Source ->
-- BEGIN --

Finally, we acknowledge our obligation to continuously review these matters as part of our ongoing disclosure controls and procedures and disclose climate-change related matters in our SEC filings to the extent we determine it is material to investors or disclosure is required pursuant to applicable SEC rules and regulations. At the same time, we appreciate the interest many of our stakeholders have in climate-related information, and we expect to continue providing information about climate change and other ESG topics, which do not rise to the level of materiality required for SEC reporting, through various public disclosures, including on our website and in our CSR.

Management's Discussion and Analysis of Financial Condition and Results of Operations, page 36

2.    We note your disclosure on page 100 stating that you are taking certain steps to address climate change. Revise your disclosure to identify any past and/or future capital expenditures for climate-related projects. As part of your response, provide quantitative information for these types of expenditures for each of the periods for which financial statements are presented in your Form 10-K and for any future periods.

Company Response:
Our regulated utility operations require significant capital investment for replacement, improvement, and expansion each year. These investments not only support the utility service needs of our customers but also enhance safety and system reliability and support our growth in our business. In addition, the Company incurs significant capital investment to build renewable energy facilities for its operations and for the operations of others as disclosed in our 2021 Form 10-K. The Company’s planning, selection, and execution of capital investments incorporates consideration of the needs and concerns of a diverse set of stakeholders including customers, regulators and shareholders, among others. As such, the Company must consider a wide range of needs such as safety, reliability, regulatory requirements, and economic return, which makes it difficult to assign which capital investments are made for specific stakeholders, needs, or concerns such as climate change.

The Company defines climate-related capital expenditures for the purpose of this response as capital investments to lower greenhouse gas emissions in its current operations, prevent and/or mitigate infrastructure damage from climate-related natural disasters, and replace infrastructure damaged by climate-related natural disasters. In 2019, 2020, and 2021, the Company made climate-related capital expenditures totaling $2.8 million, $5.5 million and $7.9 million, respectively. This compares to total capital expenditures of $626.6 million, $657.2 million and $476.4 million in 2019, 2020, and 2021, respectively. The Company did not consider the climate-related capital expenditures material in relation to total consolidated capital expenditures in any year or to its consolidated property, plant, and equipment balances of $4,377.0 million, $4,840.8 million and $5,100.2 million as of December 31, 2019, 2020 and 2021, respectively.

-- END --

Data rows ->
-- BEGIN --

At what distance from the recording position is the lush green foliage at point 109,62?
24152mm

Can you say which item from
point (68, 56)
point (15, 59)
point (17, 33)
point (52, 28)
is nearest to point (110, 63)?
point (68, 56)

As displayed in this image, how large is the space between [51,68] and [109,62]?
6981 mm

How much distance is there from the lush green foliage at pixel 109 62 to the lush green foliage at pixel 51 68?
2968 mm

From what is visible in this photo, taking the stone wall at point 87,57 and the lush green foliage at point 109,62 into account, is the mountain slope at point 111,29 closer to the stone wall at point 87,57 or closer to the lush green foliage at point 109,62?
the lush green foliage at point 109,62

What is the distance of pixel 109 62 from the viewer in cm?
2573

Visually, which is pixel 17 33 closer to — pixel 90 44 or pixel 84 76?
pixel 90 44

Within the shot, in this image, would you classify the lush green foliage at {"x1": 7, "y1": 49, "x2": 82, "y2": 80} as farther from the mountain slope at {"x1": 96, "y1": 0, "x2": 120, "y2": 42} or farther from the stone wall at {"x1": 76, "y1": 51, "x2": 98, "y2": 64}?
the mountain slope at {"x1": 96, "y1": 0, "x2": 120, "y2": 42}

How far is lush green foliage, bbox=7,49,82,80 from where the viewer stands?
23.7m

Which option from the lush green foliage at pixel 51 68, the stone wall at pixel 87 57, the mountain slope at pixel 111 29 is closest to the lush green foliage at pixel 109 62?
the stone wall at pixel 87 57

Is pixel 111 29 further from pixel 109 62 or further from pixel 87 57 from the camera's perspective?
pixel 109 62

-- END --

What is asked ->
**1)** In the SEC letter excerpt, what total did the company give for its climate-related capital expenditures in 2020?
**2)** Please retype a passage from the SEC letter excerpt, starting at the words "2.    We note your" and ending after "any future periods.".

Written responses ->
**1)** $5.5 million

**2)**
2.    We note your disclosure on page 100 stating that you are taking certain steps to address climate change. Revise your disclosure to identify any past and/or future capital expenditures for climate-related projects. As part of your response, provide quantitative information for these types of expenditures for each of the periods for which financial statements are presented in your Form 10-K and for any future periods.